With my hubbys stroke we went thru hell our lifes forever never the same.

But during that twister time we saw alot of blessings. God helped us He was there. Shirley

shirley you have the sweetest spirit:)

abbey
08-11-2007, 08:48 AM
thx for listening and responding. yes, ex-shep i was vulnerable and they ran with that ball! The sad thing is this is only about a 3rd of what happened. I find that i can only release it in little spurts. Sharing the entire story would be overload.

love ya anna marta and SH!

Jerry
08-11-2007, 09:07 AM
they said they were suprised that god didnt kill my son, like he killed davids.

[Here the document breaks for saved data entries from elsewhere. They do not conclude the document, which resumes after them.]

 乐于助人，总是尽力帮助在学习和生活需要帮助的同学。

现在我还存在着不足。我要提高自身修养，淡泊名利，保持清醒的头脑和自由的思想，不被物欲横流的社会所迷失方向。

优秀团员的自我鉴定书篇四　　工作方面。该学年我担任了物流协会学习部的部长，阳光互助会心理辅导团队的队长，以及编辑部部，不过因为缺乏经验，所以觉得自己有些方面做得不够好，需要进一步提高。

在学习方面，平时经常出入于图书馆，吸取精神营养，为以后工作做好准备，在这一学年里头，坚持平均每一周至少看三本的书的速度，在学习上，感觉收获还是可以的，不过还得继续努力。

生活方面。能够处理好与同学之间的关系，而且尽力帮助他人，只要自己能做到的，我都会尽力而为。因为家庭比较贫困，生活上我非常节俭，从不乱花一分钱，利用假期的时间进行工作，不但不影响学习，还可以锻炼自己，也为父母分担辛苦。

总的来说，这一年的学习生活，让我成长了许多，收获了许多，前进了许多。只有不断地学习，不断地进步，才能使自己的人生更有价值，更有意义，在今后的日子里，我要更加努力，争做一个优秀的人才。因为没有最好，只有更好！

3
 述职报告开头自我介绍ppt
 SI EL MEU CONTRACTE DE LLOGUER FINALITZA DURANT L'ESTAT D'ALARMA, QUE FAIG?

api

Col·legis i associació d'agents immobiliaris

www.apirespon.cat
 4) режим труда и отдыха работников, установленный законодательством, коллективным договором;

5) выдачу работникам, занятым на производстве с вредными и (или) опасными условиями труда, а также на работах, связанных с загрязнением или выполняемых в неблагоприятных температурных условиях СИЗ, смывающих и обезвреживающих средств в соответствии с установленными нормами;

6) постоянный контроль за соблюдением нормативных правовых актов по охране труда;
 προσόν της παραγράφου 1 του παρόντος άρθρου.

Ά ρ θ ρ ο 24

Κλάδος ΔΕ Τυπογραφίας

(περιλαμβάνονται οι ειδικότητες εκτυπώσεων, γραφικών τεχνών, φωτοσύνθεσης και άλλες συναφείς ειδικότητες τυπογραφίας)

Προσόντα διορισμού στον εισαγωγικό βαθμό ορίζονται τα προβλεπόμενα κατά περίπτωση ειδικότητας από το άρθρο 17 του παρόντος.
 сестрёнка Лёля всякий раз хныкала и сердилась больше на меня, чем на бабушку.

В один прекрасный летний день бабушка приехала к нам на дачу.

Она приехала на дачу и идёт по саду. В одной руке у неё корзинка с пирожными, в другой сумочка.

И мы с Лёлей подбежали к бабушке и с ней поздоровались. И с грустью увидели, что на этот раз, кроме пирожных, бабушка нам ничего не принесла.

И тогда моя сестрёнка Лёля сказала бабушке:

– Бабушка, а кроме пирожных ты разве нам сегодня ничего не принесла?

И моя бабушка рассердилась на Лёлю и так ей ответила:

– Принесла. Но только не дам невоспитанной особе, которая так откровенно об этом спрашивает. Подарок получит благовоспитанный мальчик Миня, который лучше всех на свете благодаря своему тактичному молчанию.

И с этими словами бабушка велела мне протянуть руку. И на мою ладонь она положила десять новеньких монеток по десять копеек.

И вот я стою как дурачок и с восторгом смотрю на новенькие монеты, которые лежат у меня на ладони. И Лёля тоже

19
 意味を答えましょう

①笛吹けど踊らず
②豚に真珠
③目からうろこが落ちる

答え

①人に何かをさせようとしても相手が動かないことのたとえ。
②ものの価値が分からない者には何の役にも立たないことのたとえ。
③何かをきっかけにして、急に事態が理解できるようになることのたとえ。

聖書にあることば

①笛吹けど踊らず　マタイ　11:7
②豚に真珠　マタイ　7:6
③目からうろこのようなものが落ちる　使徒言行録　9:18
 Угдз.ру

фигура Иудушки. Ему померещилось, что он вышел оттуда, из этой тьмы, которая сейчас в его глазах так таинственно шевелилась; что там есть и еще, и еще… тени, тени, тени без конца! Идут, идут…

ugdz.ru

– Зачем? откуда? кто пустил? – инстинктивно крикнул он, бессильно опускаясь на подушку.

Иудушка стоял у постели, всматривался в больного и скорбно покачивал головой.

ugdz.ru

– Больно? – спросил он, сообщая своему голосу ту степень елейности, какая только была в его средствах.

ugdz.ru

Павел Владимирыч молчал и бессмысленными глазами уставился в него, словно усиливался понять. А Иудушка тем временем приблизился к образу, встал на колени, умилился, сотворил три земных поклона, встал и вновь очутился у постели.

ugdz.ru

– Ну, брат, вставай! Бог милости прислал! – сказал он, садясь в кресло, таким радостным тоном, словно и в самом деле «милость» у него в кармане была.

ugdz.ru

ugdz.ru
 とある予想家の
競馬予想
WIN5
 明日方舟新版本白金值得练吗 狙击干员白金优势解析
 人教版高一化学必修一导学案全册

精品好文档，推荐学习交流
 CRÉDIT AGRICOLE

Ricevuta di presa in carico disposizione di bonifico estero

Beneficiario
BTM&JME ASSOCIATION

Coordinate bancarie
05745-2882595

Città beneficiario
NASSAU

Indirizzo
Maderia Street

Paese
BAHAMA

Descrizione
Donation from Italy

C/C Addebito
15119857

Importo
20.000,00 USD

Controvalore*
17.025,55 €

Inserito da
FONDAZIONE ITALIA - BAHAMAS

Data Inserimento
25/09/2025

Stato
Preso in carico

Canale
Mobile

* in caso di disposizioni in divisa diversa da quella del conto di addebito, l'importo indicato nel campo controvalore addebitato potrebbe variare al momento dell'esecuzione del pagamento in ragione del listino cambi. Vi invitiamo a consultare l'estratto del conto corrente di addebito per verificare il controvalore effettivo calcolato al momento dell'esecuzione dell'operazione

Absalom was not killed by God,,,,,,,,,,He was killed by a man called Joab during a war of insurrection he led against his father "David".....Further his death was NOT the result of anything that David did or didn't do......
So there you have it sweetie ;)
Love Jerry

abbey
08-11-2007, 05:36 PM
Absalom was not killed by God,,,,,,,,,,He was killed by a man called Joab during a war of insurrection he led against his father "David".....Further his death was NOT the result of anything that David did or didn't do......
So there you have it sweetie ;)
Love Jerry

Well these clowns expressed to me that when david sinned with bathsheba, that god killed their first child out of consequence for sin. Pretty friked up way to express that to a frightened wounded scared lady like myself. Im still steamed that they said in a sense, i deserved to lose my only child for badksliding.

These people were not right in the brain! God is very loving from my experience. But He wont withold correction from a constsant sinner. I just explain to God that Im human and weak. All of us are sinners! Christian or not, its in our vey nature to seek pleasure. Sex, drugs, money etc. Its human nature to desire these things....

I just hope he understands my weakness.

see ya jer

Hope 98
08-11-2007, 06:34 PM
I just hope he understands my weakness.




If there is anything I am convinced of it is that He understands better than we do ourselves.

Your needs are on my heart.

Jerry
08-12-2007, 04:21 AM
Well these clowns expressed to me that when david sinned with bathsheba, that god killed their first child out of consequence for sin. Pretty friked up way to express that to a frightened wounded scared lady like myself. Im still steamed that they said in a sense, i deserved to lose my only child for badksliding.


Well Abbey,,,,,,,the clowns are wrong again ;)....... God told David that because of his(Davids) behavior his household would not know peace.There was no specific punishment.....God was merely advising David that there was consequences to his unacceptable behavior ,,,like a wise father....God didn't inflict these consequences.

Love Jerry

ex-shep
08-12-2007, 05:26 PM
thx for listening and responding. yes, ex-shep i was vulnerable and they ran with that ball! The sad thing is this is only about a 3rd of what happened. I find that i can only release it in little spurts. Sharing the entire story would be overload.

love ya anna marta and SH!

Understood. I had to approach my recovery in short bursts as well. I like to call them control releases.